Determine if 2 lists have the same elements regardless of order?
The conclusion from your example:
x = ['a', 'b'] y = ['b', 'a']
that the elements of the lists will not be repeated (they are unique), as well as hashable (which lines and other specific python immutable objects), the most direct and computationally efficient Python answer to the built-in sets (which are semantically similar mathematical sets about which you are possibly , learned at school).
set(x) == set(y)
In case the items are hashed, but not unique, collections.Counter also works semantically as a multiset, but it is much slower:
from collections import Counter Counter(x) == Counter(y)
Prefer to use sorted :
sorted(x) == sorted(y)
if items are ordered.

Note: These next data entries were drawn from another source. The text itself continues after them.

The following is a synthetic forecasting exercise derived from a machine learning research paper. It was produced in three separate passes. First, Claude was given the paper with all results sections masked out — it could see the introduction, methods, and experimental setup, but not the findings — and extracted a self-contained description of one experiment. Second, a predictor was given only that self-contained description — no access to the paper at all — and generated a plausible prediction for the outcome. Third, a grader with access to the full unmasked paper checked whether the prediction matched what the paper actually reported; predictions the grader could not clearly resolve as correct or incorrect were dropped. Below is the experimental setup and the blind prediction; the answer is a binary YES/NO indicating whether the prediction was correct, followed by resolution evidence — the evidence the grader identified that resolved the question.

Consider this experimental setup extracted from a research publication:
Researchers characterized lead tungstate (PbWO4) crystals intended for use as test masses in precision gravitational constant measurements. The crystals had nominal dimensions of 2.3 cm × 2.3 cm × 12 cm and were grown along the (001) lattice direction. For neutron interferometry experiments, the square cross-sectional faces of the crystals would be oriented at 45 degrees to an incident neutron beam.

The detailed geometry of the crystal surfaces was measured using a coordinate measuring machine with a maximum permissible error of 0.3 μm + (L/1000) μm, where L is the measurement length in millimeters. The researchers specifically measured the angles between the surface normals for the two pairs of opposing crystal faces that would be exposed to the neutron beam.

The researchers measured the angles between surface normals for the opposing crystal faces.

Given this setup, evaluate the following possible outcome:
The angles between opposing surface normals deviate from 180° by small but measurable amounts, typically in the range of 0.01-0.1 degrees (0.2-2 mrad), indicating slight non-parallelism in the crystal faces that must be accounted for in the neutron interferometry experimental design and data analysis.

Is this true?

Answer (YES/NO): YES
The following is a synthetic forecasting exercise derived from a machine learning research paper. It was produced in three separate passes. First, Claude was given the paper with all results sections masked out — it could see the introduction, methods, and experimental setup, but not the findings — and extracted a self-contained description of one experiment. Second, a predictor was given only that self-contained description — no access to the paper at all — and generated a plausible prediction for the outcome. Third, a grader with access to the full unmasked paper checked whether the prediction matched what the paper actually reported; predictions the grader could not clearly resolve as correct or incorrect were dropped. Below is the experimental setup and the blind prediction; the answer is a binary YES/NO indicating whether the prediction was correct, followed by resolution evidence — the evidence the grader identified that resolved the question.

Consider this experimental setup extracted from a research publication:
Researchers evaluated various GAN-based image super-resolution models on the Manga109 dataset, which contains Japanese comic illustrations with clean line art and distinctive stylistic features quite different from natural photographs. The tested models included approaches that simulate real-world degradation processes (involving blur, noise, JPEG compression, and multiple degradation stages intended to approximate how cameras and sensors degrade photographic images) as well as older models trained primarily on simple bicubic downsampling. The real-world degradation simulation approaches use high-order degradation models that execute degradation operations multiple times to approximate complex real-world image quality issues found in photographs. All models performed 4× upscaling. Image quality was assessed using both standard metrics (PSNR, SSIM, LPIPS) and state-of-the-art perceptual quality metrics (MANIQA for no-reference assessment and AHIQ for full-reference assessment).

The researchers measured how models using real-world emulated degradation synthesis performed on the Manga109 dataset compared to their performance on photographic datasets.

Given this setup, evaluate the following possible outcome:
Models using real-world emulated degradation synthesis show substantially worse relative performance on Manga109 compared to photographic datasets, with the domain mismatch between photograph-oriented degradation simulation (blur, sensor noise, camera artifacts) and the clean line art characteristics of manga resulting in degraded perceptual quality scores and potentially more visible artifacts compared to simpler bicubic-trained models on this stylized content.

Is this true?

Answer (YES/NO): YES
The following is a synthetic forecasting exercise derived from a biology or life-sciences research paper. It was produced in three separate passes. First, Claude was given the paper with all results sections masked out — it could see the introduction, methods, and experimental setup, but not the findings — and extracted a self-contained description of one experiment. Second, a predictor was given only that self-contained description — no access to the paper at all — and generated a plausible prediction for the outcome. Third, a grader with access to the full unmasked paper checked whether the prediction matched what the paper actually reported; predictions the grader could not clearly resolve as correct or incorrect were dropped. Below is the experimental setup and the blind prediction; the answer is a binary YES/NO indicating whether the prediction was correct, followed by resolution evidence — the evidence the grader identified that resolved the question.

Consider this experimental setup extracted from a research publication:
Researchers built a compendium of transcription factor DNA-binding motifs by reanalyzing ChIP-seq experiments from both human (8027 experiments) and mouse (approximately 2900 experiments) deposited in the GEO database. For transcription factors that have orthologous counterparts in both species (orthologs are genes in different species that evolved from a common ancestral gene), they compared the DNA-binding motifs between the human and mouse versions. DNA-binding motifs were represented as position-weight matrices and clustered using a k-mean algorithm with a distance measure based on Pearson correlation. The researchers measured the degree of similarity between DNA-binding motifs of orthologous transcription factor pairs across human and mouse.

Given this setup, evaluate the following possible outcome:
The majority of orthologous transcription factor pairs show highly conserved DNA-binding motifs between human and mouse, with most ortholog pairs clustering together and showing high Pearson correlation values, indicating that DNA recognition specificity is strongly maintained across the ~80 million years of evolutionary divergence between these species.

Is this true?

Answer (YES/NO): YES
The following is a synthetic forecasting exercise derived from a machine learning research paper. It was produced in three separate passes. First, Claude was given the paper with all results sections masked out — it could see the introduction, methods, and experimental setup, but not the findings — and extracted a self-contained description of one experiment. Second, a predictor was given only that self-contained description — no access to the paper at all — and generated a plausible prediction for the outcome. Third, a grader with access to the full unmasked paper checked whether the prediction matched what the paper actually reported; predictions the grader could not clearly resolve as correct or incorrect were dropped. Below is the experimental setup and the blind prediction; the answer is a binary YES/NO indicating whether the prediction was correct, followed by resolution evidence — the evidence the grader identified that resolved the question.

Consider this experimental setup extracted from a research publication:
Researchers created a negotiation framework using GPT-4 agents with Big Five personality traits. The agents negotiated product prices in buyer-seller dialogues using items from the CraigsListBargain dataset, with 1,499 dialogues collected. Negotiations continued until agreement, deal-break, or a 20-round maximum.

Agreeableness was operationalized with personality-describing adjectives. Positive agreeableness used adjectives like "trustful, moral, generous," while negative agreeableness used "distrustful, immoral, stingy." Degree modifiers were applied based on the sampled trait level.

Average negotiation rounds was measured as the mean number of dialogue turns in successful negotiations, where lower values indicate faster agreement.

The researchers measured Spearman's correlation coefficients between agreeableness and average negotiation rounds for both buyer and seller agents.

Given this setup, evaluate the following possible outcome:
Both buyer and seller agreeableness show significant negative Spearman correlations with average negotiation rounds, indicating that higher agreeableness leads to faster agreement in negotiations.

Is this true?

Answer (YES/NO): YES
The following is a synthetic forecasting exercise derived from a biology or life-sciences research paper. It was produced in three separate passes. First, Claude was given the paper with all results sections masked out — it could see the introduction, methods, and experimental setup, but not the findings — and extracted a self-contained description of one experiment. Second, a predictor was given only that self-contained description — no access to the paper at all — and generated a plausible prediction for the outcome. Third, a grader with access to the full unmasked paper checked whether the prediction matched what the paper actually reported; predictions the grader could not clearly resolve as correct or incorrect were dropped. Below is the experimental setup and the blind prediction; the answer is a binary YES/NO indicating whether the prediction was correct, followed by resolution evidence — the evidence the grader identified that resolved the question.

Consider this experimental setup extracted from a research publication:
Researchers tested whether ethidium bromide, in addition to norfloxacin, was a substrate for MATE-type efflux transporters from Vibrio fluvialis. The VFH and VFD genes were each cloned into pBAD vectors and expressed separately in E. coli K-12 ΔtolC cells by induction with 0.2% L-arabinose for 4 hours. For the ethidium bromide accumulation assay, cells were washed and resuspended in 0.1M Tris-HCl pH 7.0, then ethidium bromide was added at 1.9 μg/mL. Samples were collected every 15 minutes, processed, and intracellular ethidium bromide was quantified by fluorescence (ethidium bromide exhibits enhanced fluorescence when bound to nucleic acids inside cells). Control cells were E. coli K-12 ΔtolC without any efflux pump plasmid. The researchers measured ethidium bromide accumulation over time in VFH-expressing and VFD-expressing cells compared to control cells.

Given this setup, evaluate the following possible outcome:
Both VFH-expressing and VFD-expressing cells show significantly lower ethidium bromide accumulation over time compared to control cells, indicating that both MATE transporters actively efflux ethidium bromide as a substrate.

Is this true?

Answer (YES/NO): NO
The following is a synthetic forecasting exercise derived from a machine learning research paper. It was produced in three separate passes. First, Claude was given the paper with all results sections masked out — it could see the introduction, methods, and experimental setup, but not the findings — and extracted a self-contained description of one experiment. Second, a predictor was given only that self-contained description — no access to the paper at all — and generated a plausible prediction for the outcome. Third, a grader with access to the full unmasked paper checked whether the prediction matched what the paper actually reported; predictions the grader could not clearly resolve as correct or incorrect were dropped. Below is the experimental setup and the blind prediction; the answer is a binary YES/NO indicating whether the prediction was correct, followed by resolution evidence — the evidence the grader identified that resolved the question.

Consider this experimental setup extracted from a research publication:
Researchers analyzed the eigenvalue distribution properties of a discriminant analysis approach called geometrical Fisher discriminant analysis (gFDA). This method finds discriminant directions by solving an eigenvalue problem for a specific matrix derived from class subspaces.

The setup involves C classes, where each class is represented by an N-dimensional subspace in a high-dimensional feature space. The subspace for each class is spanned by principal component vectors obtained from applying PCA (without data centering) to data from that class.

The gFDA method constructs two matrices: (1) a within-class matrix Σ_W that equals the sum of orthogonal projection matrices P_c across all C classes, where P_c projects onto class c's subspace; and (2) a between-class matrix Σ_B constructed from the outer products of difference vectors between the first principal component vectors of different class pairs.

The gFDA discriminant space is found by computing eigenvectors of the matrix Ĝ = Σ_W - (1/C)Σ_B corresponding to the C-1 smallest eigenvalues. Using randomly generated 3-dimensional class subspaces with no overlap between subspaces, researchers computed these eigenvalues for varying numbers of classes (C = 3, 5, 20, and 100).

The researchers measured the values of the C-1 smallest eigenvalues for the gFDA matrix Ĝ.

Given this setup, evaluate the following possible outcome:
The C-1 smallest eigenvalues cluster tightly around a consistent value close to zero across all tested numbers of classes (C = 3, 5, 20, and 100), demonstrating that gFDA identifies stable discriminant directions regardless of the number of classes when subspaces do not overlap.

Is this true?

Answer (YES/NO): NO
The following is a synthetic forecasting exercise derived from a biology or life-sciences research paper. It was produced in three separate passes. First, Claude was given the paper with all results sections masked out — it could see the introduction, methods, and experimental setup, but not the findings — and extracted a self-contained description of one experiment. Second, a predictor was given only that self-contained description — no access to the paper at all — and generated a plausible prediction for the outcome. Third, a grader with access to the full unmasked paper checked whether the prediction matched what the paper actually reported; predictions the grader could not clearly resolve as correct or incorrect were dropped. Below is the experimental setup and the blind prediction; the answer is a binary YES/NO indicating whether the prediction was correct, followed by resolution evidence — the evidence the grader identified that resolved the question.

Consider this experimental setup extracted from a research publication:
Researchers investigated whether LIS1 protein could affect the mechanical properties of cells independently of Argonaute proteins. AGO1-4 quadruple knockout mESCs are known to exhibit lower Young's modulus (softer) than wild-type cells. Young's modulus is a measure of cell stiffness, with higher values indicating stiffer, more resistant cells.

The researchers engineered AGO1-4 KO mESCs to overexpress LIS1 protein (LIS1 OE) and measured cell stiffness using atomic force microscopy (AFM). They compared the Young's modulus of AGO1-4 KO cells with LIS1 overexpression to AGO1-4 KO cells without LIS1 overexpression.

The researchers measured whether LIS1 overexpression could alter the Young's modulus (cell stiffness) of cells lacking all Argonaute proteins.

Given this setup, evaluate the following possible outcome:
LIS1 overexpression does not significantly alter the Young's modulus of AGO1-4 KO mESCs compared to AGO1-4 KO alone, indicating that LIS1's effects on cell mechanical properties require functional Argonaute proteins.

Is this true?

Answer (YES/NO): NO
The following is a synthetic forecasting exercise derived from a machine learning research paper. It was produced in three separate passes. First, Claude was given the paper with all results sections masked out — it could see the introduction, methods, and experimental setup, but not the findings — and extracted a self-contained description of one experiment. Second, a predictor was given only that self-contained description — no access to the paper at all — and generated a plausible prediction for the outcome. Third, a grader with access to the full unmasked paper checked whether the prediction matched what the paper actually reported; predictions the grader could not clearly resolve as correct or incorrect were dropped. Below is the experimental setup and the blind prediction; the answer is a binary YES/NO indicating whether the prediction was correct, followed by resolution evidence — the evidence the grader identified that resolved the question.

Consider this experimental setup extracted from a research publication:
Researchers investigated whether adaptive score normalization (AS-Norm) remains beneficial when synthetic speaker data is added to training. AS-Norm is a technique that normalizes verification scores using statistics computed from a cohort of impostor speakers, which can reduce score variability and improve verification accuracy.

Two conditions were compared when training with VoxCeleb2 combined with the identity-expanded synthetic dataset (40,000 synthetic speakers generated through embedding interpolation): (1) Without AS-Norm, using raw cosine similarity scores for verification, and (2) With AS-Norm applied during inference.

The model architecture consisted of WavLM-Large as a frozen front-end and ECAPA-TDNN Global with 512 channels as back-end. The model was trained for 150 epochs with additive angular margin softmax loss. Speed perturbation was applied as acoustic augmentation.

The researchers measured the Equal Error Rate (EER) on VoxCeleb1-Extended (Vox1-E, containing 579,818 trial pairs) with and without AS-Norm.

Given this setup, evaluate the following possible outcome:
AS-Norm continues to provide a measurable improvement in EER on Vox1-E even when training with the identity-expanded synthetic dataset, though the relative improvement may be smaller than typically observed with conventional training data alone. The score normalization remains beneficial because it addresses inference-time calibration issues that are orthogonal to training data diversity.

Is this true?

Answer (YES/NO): YES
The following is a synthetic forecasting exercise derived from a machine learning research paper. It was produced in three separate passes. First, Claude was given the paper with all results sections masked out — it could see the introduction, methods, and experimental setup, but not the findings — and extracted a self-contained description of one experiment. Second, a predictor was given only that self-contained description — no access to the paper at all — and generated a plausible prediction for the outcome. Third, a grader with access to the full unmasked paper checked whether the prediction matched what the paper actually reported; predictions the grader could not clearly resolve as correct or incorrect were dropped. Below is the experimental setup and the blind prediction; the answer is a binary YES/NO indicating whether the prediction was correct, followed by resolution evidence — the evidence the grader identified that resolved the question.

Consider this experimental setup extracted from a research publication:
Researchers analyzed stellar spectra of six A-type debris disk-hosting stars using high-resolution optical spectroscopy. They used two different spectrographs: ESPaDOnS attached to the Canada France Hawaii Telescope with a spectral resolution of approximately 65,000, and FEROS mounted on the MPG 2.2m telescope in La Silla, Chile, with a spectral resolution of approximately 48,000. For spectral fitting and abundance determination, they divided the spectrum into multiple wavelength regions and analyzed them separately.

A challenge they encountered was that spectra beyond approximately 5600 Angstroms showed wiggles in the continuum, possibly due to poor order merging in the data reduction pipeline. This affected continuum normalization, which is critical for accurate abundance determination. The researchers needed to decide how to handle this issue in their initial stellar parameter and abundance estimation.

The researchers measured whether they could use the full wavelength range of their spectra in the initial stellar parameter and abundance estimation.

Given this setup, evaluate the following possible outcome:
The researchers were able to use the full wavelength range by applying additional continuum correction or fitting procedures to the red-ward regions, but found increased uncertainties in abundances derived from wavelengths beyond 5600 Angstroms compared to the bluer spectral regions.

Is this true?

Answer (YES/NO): NO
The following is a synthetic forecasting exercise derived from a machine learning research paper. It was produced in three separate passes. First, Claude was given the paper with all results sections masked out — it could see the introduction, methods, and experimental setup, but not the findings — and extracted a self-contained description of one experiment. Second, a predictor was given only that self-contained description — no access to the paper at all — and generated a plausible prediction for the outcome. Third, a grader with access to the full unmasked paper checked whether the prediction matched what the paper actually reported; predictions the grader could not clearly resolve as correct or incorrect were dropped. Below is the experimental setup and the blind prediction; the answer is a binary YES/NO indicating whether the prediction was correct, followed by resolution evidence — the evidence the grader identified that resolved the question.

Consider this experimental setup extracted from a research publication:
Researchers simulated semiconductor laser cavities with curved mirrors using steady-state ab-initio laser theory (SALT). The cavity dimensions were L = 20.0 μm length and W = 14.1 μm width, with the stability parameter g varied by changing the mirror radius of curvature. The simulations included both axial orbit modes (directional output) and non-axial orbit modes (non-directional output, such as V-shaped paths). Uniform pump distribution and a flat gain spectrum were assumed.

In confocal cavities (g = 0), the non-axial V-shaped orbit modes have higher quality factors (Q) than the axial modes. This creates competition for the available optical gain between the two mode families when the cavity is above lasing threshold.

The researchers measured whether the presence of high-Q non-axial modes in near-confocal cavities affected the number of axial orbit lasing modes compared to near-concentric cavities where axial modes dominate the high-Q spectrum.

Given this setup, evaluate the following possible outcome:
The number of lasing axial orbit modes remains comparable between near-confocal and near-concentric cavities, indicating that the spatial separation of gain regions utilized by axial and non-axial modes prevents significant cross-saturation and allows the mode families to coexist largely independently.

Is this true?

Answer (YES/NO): NO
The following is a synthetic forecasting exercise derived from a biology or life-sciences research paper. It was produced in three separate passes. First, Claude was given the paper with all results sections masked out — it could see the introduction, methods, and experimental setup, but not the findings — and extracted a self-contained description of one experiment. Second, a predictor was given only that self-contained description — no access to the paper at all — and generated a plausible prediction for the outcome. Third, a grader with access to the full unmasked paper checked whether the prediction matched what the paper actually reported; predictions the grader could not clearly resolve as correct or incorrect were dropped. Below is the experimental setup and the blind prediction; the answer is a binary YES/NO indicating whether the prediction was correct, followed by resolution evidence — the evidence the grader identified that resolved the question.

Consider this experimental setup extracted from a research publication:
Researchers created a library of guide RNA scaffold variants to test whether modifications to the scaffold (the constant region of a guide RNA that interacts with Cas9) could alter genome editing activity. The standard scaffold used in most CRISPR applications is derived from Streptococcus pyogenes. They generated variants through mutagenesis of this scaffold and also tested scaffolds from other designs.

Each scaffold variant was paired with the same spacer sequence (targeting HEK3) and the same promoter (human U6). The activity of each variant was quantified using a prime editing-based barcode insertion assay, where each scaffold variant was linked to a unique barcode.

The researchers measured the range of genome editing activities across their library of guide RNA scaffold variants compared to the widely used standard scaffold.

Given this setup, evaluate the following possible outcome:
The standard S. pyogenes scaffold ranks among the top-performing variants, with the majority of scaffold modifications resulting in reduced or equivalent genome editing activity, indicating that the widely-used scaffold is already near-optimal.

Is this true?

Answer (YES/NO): YES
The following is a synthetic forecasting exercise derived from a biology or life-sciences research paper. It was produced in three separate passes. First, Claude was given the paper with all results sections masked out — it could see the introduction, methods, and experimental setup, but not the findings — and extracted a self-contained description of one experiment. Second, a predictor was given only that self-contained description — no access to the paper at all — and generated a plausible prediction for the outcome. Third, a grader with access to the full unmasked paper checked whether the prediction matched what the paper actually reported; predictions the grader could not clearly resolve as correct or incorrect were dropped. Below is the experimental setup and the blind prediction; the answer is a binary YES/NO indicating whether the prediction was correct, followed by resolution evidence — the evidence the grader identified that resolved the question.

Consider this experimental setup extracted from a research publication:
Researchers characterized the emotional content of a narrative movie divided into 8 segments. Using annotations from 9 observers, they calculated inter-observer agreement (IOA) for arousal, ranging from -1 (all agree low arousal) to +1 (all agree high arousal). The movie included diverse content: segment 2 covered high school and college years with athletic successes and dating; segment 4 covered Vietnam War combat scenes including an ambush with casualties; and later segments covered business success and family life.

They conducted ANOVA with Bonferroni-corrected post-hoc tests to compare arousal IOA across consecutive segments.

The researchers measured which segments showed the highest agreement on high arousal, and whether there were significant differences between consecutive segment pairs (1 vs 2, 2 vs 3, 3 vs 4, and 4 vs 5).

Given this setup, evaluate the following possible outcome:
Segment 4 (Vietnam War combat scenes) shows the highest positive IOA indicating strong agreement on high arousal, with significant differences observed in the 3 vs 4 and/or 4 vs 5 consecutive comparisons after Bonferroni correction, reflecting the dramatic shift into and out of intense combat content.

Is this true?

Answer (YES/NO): NO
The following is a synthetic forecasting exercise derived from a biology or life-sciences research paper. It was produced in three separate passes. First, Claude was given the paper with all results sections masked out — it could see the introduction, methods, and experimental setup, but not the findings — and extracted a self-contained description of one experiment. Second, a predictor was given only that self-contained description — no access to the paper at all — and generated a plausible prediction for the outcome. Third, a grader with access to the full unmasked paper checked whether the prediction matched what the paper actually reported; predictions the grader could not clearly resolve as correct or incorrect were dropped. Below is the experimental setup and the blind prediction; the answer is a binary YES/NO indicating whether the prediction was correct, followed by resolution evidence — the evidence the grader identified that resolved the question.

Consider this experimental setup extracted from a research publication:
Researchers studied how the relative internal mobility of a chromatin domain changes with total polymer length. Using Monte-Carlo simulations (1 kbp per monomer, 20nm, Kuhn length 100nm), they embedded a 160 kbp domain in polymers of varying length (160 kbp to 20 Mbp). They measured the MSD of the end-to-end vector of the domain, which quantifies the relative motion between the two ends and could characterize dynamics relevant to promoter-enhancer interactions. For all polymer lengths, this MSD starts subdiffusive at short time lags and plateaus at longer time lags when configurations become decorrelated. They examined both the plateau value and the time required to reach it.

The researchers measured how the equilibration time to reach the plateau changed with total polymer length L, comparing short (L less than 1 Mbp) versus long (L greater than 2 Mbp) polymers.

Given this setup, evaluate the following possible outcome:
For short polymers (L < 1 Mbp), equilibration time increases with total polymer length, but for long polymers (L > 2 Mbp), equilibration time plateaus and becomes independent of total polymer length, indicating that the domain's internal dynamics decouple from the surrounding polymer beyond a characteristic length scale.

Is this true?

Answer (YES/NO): YES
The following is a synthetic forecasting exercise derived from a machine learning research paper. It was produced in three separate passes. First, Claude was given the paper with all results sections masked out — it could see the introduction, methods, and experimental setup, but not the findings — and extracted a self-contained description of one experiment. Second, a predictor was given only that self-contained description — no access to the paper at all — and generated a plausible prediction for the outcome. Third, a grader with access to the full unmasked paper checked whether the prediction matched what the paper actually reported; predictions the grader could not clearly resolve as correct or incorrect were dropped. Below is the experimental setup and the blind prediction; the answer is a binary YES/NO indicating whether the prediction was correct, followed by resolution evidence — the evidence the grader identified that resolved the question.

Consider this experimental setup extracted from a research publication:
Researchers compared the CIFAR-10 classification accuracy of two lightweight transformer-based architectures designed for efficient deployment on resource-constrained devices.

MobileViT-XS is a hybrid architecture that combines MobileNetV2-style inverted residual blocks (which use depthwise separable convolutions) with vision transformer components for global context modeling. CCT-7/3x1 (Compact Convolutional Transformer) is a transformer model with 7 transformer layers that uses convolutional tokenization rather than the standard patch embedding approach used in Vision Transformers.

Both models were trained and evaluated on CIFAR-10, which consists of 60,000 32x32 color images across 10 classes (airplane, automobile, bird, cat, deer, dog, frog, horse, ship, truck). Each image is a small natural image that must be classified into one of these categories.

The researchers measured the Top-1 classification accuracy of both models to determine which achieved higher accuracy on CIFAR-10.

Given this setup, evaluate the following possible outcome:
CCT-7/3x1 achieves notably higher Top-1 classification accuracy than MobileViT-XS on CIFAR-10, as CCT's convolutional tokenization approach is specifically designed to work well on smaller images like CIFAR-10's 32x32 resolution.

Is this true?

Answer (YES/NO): YES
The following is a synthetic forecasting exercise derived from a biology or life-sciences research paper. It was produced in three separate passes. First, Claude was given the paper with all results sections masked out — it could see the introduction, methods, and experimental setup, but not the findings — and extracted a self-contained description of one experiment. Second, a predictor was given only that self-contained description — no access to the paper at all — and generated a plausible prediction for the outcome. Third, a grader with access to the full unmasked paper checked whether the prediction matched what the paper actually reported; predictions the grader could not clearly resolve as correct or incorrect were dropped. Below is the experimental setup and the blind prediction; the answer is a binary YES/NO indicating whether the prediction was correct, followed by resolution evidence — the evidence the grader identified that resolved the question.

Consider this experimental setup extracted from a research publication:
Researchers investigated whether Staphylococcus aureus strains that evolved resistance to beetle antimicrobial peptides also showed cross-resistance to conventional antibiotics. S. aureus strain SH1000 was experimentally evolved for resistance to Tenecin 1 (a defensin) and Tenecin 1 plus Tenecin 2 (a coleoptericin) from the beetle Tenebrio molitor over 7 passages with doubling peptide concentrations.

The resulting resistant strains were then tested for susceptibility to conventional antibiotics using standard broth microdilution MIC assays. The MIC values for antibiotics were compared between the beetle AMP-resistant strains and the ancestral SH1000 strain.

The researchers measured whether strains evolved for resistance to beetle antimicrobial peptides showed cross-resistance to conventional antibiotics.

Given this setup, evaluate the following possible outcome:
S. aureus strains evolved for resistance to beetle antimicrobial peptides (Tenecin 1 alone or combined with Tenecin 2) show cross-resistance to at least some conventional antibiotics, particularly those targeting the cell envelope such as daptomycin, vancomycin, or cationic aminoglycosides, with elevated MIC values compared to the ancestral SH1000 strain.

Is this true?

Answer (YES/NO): NO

This will not take into account unique or faulty circumstances, but it can be much slower than using sets.
Empirical experiment
In an empirical experiment, it is concluded that set should be preferred, then sorted . Use only Counter if you need other things, such as counting or further use as a multiset.
First setup:
import timeit import random from collections import Counter data = [str(random.randint(0, 100000)) for i in xrange(100)] data2 = data[:] # copy the list into a new one def sets_equal(): return set(data) == set(data2) def counters_equal(): return Counter(data) == Counter(data2) def sorted_lists_equal(): return sorted(data) == sorted(data2)
And testing:
>>> min(timeit.repeat(sets_equal)) 13.976069927215576 >>> min(timeit.repeat(counters_equal)) 73.17287588119507 >>> min(timeit.repeat(sorted_lists_equal)) 36.177085876464844
So, we see that comparing sets is the fastest solution, and comparing sorted lists is the second fastest.